Last book read: 3001: The Final Odyssey, by Arthur C. Clarke
What would you do to improve our clinical environment if you had a magic wand? The wand has already been bestowed. Yale University and Yale-
New Haven Hospital have positioned themselves to be at the forefront of health care, research, and education. They have become a place where patients want to receive their health care, physicians want
to make their careers, and residents want to train. |
For colorectal surgeon Walter E. Longo, MD, the biggest challenge of his job isn’t standing on his feet for hours in the operating room. “For people with benign disease like hemorrhoids or diverticulitis, or other situations where surgery may be problematic, the real art of surgery is to know when not to operate,” he said. Longo estimates that for every five patients he sees in surgical consultation, one or two don’t need surgery.
When patients have such serious conditions as colorectal cancer, Crohn’s disease, and ulcerative colitis, Longo may perform coloanal anastomosis, strictureplasty, or the J-pouch procedure. He is able to achieve a greater than 90 percent success rate with the latter procedure, which involves removing all of the colon and rectum and making an internal reservoir from small intestine that is situated where the rectum would normally be, eliminating the need for a colostomy or ileostomy. He also operates on patients with low rectal cancer so that they don’t need a colostomy and on women who have suffered obstetric trauma to repair the sphincter. And he performs screening colonoscopies.

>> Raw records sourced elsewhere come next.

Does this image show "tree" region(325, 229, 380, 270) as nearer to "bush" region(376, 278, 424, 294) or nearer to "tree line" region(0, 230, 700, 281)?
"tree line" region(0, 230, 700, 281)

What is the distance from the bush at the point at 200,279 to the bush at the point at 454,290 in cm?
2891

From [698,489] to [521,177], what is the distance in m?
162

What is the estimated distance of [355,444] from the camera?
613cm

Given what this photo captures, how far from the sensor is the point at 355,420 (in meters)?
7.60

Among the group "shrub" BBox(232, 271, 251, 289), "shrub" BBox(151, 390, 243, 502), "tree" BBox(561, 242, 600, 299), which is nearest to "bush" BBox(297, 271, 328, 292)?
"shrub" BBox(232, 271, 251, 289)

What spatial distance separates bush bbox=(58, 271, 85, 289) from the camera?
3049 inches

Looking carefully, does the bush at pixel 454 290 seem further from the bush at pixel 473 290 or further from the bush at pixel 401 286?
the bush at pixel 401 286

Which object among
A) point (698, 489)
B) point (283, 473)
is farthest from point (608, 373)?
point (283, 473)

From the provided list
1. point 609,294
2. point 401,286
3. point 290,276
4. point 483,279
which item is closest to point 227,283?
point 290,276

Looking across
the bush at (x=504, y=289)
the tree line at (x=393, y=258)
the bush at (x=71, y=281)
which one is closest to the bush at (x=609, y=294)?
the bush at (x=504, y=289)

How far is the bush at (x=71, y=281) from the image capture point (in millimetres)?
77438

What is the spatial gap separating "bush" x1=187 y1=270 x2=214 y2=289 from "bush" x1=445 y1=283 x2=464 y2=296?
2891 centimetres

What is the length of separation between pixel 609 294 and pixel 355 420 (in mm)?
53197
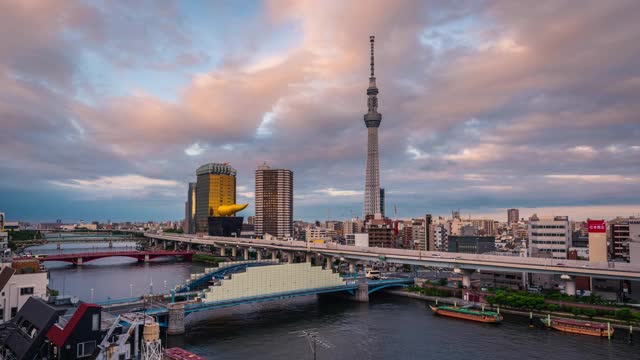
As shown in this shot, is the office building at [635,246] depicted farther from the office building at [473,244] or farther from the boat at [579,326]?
the office building at [473,244]

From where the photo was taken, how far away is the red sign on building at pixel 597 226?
267 ft

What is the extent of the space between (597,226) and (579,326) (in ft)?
125

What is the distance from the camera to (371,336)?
50688 mm

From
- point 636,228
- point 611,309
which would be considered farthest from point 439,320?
point 636,228

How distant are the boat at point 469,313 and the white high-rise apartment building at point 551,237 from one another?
137ft

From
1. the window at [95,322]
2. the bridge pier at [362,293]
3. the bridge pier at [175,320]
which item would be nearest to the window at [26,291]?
the bridge pier at [175,320]

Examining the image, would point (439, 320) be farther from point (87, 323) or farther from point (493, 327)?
point (87, 323)

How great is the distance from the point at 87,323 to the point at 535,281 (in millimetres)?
70761

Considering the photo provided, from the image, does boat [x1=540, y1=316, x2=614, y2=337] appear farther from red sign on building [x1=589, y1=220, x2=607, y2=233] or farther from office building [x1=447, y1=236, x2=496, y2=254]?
office building [x1=447, y1=236, x2=496, y2=254]

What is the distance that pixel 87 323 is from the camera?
30.8 m

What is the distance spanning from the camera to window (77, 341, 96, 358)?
30359 mm

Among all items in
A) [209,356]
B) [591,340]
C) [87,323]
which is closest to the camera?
[87,323]

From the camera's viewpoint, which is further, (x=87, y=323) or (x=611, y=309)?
(x=611, y=309)

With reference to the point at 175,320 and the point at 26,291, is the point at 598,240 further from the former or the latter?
the point at 26,291
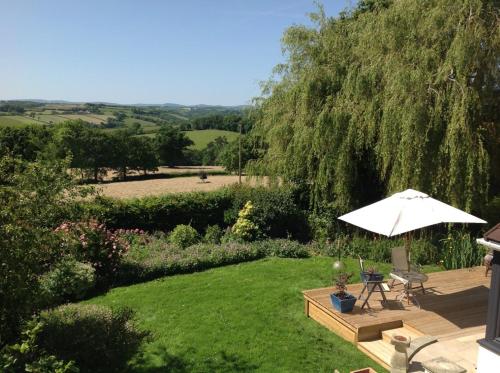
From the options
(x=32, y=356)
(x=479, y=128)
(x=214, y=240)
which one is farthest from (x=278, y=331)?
(x=479, y=128)

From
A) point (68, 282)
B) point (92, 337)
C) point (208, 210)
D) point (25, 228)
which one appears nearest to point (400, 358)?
point (92, 337)

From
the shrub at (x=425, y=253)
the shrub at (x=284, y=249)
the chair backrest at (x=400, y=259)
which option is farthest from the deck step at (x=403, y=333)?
the shrub at (x=284, y=249)

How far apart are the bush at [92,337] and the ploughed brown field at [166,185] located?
3412 centimetres

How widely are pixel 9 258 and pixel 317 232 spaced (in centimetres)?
1083

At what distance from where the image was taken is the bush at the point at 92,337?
6.99 metres

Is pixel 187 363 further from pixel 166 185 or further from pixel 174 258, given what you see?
pixel 166 185

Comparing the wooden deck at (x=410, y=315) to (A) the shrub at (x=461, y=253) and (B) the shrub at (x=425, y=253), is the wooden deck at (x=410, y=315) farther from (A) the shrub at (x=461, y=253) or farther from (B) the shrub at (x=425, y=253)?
(B) the shrub at (x=425, y=253)

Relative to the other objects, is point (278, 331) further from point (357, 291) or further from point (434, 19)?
point (434, 19)

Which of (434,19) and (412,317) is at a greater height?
(434,19)

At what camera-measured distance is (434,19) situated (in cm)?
1141

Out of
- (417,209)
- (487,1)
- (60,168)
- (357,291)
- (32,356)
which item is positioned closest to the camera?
(32,356)

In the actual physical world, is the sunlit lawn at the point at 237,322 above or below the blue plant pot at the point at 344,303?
below

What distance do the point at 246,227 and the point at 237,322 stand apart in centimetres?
639

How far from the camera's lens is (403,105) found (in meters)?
11.6
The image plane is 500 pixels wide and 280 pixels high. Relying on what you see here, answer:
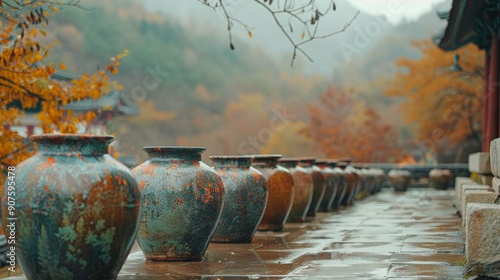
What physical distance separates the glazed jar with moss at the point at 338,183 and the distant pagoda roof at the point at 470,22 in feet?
11.7

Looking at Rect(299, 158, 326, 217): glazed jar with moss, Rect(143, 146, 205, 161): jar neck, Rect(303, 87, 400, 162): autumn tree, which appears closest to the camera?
Rect(143, 146, 205, 161): jar neck

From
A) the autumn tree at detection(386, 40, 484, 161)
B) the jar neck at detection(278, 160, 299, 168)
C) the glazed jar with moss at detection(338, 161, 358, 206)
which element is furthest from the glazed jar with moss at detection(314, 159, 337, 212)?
the autumn tree at detection(386, 40, 484, 161)

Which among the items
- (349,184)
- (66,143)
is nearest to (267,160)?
(66,143)

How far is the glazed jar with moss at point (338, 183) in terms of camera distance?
61.9 feet

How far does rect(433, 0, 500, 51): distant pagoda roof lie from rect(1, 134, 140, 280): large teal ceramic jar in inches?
340

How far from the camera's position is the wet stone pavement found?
7.75m

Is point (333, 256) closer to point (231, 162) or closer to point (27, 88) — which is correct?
point (231, 162)

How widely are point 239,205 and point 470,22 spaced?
29.5 feet

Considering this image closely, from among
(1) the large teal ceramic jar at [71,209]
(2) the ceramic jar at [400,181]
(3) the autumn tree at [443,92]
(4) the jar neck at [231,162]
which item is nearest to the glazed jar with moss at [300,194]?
(4) the jar neck at [231,162]

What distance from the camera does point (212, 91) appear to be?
67.8 meters

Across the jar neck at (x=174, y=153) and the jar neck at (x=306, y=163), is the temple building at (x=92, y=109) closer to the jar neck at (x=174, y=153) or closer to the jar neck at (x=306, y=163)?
the jar neck at (x=306, y=163)

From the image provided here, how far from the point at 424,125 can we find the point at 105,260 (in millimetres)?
40846

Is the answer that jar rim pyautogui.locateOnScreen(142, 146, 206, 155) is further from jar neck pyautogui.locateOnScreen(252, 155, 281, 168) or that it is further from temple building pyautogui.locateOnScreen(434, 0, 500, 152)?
temple building pyautogui.locateOnScreen(434, 0, 500, 152)

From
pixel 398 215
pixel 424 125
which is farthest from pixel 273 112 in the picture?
pixel 398 215
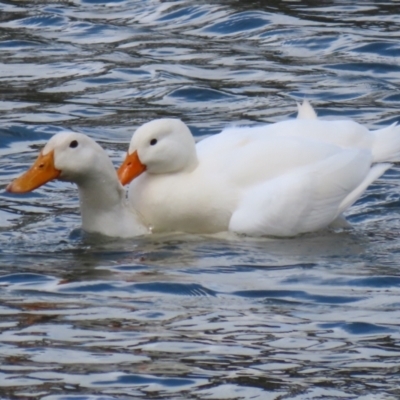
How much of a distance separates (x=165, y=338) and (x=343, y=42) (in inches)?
305

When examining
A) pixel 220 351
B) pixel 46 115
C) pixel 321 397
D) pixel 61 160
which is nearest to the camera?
pixel 321 397

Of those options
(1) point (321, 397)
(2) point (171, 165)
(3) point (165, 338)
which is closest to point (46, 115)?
(2) point (171, 165)

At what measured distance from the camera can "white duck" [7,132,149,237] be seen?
8.35 m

Longo has honed his skills through more than 5,000 colorectal procedures he has performed on patients ranging in age from 18 to 100. He often collaborates with colleagues in gastroenterology, medical oncology, and radiation oncology to manage his patients’ treatment. His interactions with patients benefit from Longo’s own family history—his father suffered from rectal cancer and survived 31 years. Longo sometimes faces situations that are equally challenging. He recognizes that, for a patient with a limited life expectancy, extensive surgery may not be the best course of action, and may only prolong hospitalization.
His biggest joy, he says, is supervising surgical residents. It is also a huge responsibility. “I teach them how to be accountable, take ownership of their patients, and, above all, be professional,” he said, adding that working with young doctors has its rewards. “They always challenge you professionally,” he said. “Being around young people keeps you current and up to date, and it keeps you excited.”